▶ What the task requires: Pick up the patatas bravas piece where it stops and write what comes next.

I’ve been on a Spanish foods kick lately. Perhaps I just miss the shared conversation and camaraderie of tapas style meals. I most certainly miss traveling. So last week I made this patatas bravas recipe, a simple dish of spicy fried potatoes. I love me some Spanish tapas, and this recipe for patatas bravas was the perfect treat when we are home missing travel and craving the experiences we had in Spain.
So What Exactly Is Patatas Bravas?
Patatas Bravas is a simple dish of fried potatoes served with a spicy sauce. The potatoes are typically cut into bite-sized pieces, pan fried in olive oil, and drizzled with salsa brava and sometimes garlic aioli too.
Patatas bravas are typically served in bars as a tapas dish throughout Madrid and southern Spain. Every country seems to have their own version of fried potatoes as bar food, and patatas bravas are one of Spain’s most popular tapas dishes.
I sure couldn’t get enough of them one evening after sipping too many sangrias while watching a flamenco show. Patatas Bravas are certainly the best kind of food for when you’re having drinks with friends. It’s exactly the kind of salty, filling dish you crave with a few beers or a glass (or two!) of wine. Plus, patatas bravas are such an easy tapas dish to make at home.
Why are they called patatas bravas?
Patatas Bravas literally translates to “brave potatoes,” after the spicy sauce that is drizzled over them. In Spain, they are sometimes called patatas a la brava or papas bravas. But if you see patatas bravas on a menu, or want to make the recipe below at home, know that they are simply Spanish-style fried potatoes with a spicy sauce.

▶ Data excerpts:

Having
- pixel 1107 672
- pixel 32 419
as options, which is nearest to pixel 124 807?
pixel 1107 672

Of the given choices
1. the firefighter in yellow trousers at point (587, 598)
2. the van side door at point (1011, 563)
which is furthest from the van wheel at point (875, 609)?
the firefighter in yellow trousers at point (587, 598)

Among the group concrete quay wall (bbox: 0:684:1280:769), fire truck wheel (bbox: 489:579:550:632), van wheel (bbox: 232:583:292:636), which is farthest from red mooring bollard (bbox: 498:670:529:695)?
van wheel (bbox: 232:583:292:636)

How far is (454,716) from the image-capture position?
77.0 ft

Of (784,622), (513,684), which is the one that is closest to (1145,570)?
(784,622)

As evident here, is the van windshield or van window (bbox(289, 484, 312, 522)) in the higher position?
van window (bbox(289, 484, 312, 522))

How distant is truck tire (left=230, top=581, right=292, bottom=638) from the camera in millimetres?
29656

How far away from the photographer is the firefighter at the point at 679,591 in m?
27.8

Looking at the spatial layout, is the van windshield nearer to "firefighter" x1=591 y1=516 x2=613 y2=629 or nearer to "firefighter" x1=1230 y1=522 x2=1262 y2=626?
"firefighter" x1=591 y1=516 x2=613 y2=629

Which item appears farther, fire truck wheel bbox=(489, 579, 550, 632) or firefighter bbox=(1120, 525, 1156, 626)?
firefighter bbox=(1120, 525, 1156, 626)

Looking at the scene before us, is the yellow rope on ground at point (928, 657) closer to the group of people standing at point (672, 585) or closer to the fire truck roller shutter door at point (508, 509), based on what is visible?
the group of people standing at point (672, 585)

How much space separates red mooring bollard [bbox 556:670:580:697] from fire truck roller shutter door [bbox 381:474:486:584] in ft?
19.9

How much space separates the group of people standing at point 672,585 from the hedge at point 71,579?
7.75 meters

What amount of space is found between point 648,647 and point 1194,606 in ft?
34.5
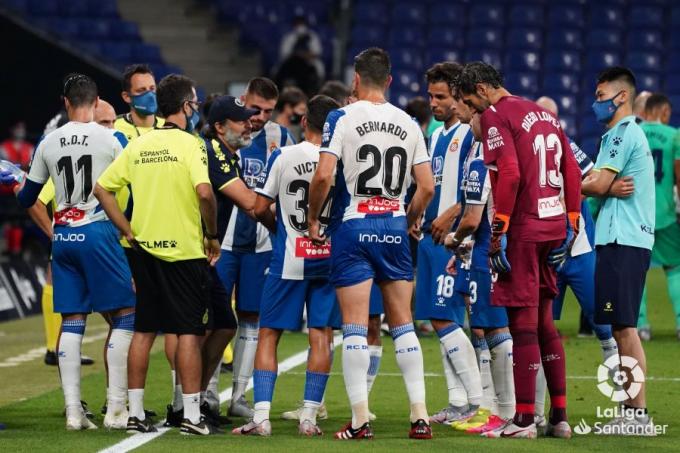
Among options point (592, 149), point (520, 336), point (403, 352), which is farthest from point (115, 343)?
point (592, 149)

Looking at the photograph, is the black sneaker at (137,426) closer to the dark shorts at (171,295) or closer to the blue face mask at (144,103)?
the dark shorts at (171,295)

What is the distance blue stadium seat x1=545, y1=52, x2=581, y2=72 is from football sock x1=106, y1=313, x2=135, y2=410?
55.3ft

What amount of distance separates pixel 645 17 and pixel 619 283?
17.5m

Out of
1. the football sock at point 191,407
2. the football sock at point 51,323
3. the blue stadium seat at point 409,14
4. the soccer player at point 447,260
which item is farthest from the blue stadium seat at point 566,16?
the football sock at point 191,407

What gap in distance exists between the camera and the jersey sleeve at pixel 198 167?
25.6ft

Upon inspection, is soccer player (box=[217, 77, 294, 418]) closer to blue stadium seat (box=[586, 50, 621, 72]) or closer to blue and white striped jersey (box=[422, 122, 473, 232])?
blue and white striped jersey (box=[422, 122, 473, 232])

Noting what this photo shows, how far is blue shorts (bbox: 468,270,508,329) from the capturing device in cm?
811

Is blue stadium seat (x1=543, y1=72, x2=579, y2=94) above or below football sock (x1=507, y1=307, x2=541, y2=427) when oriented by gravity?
above

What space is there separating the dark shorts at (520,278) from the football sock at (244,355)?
6.59 ft

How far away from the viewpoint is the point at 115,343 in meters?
8.23

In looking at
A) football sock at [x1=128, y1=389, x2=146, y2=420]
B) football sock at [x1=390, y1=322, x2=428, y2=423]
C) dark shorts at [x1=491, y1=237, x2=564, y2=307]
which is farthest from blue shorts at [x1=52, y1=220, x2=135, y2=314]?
dark shorts at [x1=491, y1=237, x2=564, y2=307]

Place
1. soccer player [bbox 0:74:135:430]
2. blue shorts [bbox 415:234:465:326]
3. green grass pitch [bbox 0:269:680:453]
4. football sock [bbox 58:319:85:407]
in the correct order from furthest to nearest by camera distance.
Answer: blue shorts [bbox 415:234:465:326] < soccer player [bbox 0:74:135:430] < football sock [bbox 58:319:85:407] < green grass pitch [bbox 0:269:680:453]

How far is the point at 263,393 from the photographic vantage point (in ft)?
25.8

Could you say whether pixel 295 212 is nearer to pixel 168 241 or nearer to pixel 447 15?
pixel 168 241
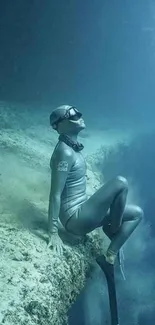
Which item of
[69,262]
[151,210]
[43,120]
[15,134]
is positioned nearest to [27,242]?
[69,262]

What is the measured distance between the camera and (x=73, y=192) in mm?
3947

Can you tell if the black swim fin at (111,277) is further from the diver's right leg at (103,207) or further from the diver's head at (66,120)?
the diver's head at (66,120)

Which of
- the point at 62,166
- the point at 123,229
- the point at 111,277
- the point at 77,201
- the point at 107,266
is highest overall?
the point at 62,166

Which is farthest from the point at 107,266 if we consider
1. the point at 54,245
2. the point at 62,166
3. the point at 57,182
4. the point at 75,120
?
the point at 75,120

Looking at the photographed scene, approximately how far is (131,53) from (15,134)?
72.5 ft

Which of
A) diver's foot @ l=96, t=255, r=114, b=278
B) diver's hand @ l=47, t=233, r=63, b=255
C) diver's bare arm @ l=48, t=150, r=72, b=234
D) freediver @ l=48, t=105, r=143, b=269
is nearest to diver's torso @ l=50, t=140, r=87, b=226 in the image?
freediver @ l=48, t=105, r=143, b=269

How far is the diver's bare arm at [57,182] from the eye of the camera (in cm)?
373

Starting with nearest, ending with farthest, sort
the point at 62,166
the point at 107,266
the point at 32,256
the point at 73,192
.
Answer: the point at 32,256 → the point at 62,166 → the point at 107,266 → the point at 73,192

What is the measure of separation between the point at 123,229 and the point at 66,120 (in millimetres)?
1459

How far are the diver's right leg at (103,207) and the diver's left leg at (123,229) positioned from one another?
9 centimetres

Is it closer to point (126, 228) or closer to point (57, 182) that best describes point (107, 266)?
point (126, 228)

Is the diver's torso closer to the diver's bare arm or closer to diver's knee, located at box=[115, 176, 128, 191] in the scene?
the diver's bare arm

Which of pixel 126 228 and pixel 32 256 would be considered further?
pixel 126 228

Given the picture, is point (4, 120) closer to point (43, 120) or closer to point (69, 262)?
point (43, 120)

▶ Exercise answer:
Patatas Bravas Sauce
Bravas, as they’re typically referred to in Spain, are usually served with a patatas bravas sauce called salsa brava. It’s a red sauce made with hot paprika. Every restaurant has their own version, and most keep their recipe as a well guarded secret. Some sauces are made with tomatoes, and some are not. And some salsa brava is truly spicy, while others are mild and savory. I’ll talk about both sauce styles below and give some options in the recipe for you to customize it to your liking.
According to Maria Paz Moreno in the book, Madrid: A Culinary History, authentic bravas sauce is made with garlic and onion sautéed in olive oil, a bit of flour for thickening, chicken broth, and a whole bunch of hot paprika. The onion, garlic, and hot paprika together have quite a kick!
Most of the bravas we tried in Spain were more on the savory side rather than hot and spicy. My recipe for patatas bravas sauce below includes tomatoes and is more smoky and sweet with just a hint of spice. (I’m a bit of a wimp when it comes to spicy things).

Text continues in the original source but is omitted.